Service Disruption - network map may be unavailable for some customers
Incident Report for Auvik Networks Inc.
Postmortem

Service Disruption - Maps Unavailable in the UI

Root Cause Analysis

Duration of incident

Discovered: Mar 09, 2024 11:00 - UTC
Resolved: Mar 10, 2024 03:21 - UTC

Cause

Significant maintenance upgrade to the system.

Effect

Maps were unavailable to customers across the platform.

Action taken

All times in UTC

03/09/2024

11:00 - Regularly planned maintenance performed on the system. This included infrastructure upgrades.

13:00 - Maintenance completed. A few internal issues were noticed, and action was taken to address them.

13:40 - Internal issues noticed at the end of maintenance appear to be addressed and resolved.

15:20 - Auvik Engineering is aware of issues with maps not loading in the UI.

15:30 - Additional permission issues were also discovered. An incident is declared, and the on-call team is assembled.

15:30-18:40 - The engineering team begins its investigation and works to discover the incident's underlying cause.

18:40 - The Core data actors and injector are restarted. Engineering must wait for results as the system reloads data.

18:40-21:40 - Engineering observes the results as they update. It is determined that the restart did not provide the desired outcome and that issues while recovering are occurring too slowly for a product environment.

Engineering decides to perform a complete system restart. The restart will involve staggering individual cluster restarts to prevent overloading the core part of the product.

21:40 - Engineering performs the complete system restart with staggered starts of each cluster.

03/10/2024

03::21 - All clusters have successfully restarted, and Map functionality is back at an acceptable product level. The incident is declared closed.

Future consideration(s)

  • Improve tenant inspection after maintenance windows to validate that there are no adverse effects from the changes implemented, especially after a more significant or complex upgrade.

    • Review and update the current post-maintenance checklist.
  • Create improved guidance for when a complete system restart and specific criteria to apply it are warranted.

  • Investigate why changes to the system from this upgrade caused a delay in map rendering that forced a staggered reboot.

Posted Mar 15, 2024 - 06:35 EDT

Resolved
The network maps issue has been resolved.
Posted Mar 09, 2024 - 21:21 EST
Update
Most clusters have recovered at this time. We are monitoring the remaining clusters before resolving this incident.
Posted Mar 09, 2024 - 20:48 EST
Monitoring
We’ve identified the source of the service disruption with network maps.
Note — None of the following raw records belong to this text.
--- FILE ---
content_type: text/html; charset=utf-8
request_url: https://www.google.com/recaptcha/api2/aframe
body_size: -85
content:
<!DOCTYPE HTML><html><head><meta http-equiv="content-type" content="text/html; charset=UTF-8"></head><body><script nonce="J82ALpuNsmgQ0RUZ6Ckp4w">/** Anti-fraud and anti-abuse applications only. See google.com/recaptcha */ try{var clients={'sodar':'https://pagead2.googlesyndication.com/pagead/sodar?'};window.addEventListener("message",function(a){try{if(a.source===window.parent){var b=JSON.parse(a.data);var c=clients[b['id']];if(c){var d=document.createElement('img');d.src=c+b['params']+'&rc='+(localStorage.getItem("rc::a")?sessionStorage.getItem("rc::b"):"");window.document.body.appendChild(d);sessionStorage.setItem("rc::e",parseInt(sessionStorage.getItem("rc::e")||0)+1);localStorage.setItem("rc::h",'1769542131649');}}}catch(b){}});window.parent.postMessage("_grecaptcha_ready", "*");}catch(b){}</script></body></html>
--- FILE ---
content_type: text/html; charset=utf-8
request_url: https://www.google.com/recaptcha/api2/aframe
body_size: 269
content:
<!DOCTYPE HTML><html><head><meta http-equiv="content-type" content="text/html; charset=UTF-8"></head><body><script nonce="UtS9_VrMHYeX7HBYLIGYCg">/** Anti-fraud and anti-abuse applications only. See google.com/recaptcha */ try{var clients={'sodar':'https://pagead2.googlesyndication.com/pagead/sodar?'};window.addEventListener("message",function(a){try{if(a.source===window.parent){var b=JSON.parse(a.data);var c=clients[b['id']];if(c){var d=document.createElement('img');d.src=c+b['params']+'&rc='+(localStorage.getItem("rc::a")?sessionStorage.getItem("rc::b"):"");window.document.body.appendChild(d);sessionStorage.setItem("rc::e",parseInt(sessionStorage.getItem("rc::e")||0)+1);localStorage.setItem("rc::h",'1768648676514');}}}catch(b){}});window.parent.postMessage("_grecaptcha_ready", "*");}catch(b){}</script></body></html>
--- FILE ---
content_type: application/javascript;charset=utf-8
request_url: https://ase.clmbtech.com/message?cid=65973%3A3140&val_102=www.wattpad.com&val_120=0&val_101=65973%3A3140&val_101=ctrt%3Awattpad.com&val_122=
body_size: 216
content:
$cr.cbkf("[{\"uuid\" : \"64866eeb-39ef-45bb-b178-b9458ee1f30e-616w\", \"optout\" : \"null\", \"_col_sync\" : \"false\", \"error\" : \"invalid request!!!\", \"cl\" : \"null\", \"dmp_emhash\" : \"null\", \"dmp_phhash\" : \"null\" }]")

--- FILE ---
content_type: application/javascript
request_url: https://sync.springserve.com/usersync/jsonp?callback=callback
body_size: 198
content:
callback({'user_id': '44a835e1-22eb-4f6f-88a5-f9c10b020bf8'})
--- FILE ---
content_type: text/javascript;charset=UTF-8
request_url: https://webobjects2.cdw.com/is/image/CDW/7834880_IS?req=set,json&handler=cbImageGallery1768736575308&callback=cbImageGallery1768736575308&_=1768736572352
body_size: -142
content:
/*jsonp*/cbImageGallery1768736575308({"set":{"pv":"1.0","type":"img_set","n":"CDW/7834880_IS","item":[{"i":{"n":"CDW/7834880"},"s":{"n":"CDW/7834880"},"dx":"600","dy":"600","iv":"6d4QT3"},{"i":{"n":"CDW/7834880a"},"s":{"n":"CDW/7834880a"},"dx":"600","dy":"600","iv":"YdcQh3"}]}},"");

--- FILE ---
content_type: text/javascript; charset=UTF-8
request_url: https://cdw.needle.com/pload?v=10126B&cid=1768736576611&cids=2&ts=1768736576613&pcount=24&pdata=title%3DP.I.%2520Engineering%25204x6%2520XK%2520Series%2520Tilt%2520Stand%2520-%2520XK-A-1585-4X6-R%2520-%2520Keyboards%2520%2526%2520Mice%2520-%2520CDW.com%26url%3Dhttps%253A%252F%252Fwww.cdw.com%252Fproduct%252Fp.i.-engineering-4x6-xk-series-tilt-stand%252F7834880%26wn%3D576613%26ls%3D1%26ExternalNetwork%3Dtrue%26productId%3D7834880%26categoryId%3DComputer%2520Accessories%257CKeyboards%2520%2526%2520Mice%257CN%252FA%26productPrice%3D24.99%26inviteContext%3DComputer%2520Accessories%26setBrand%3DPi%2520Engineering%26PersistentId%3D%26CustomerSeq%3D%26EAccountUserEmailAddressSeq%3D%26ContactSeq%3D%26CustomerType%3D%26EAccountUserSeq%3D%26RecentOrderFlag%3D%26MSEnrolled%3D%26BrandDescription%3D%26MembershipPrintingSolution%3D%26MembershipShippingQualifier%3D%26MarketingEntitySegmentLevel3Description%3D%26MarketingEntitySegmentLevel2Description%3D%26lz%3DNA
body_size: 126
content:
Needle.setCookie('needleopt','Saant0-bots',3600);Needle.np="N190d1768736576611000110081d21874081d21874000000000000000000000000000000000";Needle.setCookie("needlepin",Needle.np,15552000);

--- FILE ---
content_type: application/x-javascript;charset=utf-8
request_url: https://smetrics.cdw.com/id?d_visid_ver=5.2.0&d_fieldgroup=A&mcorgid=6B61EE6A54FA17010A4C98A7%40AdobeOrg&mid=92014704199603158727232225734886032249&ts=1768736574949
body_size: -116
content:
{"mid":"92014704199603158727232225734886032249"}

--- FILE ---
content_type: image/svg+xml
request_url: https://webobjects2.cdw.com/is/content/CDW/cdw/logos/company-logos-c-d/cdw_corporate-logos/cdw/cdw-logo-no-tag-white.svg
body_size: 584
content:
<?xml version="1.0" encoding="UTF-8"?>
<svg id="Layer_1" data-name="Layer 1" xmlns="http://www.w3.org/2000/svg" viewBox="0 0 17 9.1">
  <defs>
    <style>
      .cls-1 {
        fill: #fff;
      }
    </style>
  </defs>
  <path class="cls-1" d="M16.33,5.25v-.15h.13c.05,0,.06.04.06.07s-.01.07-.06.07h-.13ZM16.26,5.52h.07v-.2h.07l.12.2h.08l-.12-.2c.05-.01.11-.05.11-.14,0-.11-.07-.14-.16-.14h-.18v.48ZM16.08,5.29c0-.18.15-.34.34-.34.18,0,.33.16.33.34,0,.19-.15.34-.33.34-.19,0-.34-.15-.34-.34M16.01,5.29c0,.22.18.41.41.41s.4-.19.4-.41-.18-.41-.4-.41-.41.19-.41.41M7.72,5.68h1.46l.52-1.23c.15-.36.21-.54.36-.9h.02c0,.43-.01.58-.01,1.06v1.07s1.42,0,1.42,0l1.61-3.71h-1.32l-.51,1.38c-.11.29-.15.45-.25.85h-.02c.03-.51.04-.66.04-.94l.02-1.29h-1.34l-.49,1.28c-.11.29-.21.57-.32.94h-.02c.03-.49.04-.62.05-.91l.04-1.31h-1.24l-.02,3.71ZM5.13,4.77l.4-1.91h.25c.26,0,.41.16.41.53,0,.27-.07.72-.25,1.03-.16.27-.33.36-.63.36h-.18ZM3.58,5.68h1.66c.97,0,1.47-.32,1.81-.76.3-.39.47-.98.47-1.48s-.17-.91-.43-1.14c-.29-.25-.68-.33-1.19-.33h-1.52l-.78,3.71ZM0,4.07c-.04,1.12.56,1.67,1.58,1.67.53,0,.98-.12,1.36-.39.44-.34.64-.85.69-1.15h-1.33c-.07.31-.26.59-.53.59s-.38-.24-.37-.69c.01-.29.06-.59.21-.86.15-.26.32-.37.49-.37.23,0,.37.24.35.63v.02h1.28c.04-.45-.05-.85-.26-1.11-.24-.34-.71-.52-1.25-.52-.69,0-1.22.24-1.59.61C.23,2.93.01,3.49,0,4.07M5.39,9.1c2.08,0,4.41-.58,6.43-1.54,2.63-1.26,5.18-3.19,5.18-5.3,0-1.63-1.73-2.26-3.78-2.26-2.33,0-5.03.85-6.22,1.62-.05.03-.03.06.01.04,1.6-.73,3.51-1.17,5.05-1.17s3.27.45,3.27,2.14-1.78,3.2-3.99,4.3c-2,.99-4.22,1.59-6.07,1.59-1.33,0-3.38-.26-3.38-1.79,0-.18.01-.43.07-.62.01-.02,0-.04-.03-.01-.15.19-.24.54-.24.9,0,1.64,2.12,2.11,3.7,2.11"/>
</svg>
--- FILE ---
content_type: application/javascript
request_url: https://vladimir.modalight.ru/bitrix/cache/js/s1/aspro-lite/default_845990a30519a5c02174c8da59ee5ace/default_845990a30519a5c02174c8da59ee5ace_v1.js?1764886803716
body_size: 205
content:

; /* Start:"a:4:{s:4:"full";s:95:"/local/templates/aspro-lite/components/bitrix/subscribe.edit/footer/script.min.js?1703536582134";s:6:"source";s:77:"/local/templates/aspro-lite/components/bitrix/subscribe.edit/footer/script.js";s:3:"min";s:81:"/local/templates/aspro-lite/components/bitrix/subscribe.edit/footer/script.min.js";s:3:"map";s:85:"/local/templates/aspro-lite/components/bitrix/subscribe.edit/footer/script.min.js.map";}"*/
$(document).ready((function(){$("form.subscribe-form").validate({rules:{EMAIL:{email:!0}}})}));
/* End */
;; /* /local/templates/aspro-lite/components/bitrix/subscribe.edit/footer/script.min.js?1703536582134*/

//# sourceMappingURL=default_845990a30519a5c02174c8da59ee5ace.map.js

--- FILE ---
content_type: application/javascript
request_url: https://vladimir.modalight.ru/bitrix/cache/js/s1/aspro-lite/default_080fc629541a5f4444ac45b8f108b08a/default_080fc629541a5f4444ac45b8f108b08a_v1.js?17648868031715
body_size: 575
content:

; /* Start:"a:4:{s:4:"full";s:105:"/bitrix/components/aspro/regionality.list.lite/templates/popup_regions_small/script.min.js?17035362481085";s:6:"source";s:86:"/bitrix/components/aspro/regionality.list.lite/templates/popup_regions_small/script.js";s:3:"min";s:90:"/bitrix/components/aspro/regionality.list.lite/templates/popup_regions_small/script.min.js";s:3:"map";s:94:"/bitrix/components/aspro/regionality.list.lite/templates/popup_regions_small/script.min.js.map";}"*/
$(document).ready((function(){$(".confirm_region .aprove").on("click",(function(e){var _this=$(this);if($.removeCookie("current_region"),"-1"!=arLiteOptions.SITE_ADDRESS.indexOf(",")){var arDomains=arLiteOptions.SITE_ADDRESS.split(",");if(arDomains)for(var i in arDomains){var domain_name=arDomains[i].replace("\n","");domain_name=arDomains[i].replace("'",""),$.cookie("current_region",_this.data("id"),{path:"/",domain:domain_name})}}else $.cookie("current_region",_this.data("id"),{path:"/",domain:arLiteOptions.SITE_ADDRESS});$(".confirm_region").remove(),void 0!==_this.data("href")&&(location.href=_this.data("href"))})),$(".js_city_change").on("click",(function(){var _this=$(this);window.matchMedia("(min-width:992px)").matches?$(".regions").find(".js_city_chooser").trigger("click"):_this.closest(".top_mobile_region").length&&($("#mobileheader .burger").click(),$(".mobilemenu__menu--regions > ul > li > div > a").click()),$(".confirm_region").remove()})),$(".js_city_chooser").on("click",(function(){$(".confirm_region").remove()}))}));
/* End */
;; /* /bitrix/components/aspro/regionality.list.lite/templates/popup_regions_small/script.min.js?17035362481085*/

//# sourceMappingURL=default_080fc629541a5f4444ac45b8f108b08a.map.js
We have restarted clusters and are seeing systems recover. We will continue to monitor the situation until all systems have recovered.
Posted Mar 09, 2024 - 18:51 EST
Update
We’ve identified the source of the service disruption with network maps. We will be restarting all of our clusters at this time. We will continue to update the status as the system begins to recover from the restart.
Posted Mar 09, 2024 - 17:08 EST
Update
We’ve identified the source of the service disruption with network maps. We are continuing to restore service as quickly as possible.
Posted Mar 09, 2024 - 16:03 EST
Identified
We’ve identified the source of the service disruption with network maps. We are working to restore service as quickly as possible.
Posted Mar 09, 2024 - 13:58 EST
Update
We are continuing to investigate the disruption to network map errors. Customers in CA1 will encounter additional errors for a short period of time as additional troubleshooting is being performed on that cluster. We will continue to provide updates as they become available.
Posted Mar 09, 2024 - 12:36 EST
Investigating
We’re experiencing disruption to the network map for some customers. Impacted customers may encounter errors loading the map. We will continue to provide updates as they become available.
Posted Mar 09, 2024 - 11:37 EST
This incident affected: Network Mgmt (my.auvik.com, us1.my.auvik.com, us2.my.auvik.com, us3.my.auvik.com, us4.my.auvik.com, eu1.my.auvik.com, eu2.my.auvik.com, au1.my.auvik.com, ca1.my.auvik.com, us5.my.auvik.com) and Auvik TrafficInsights.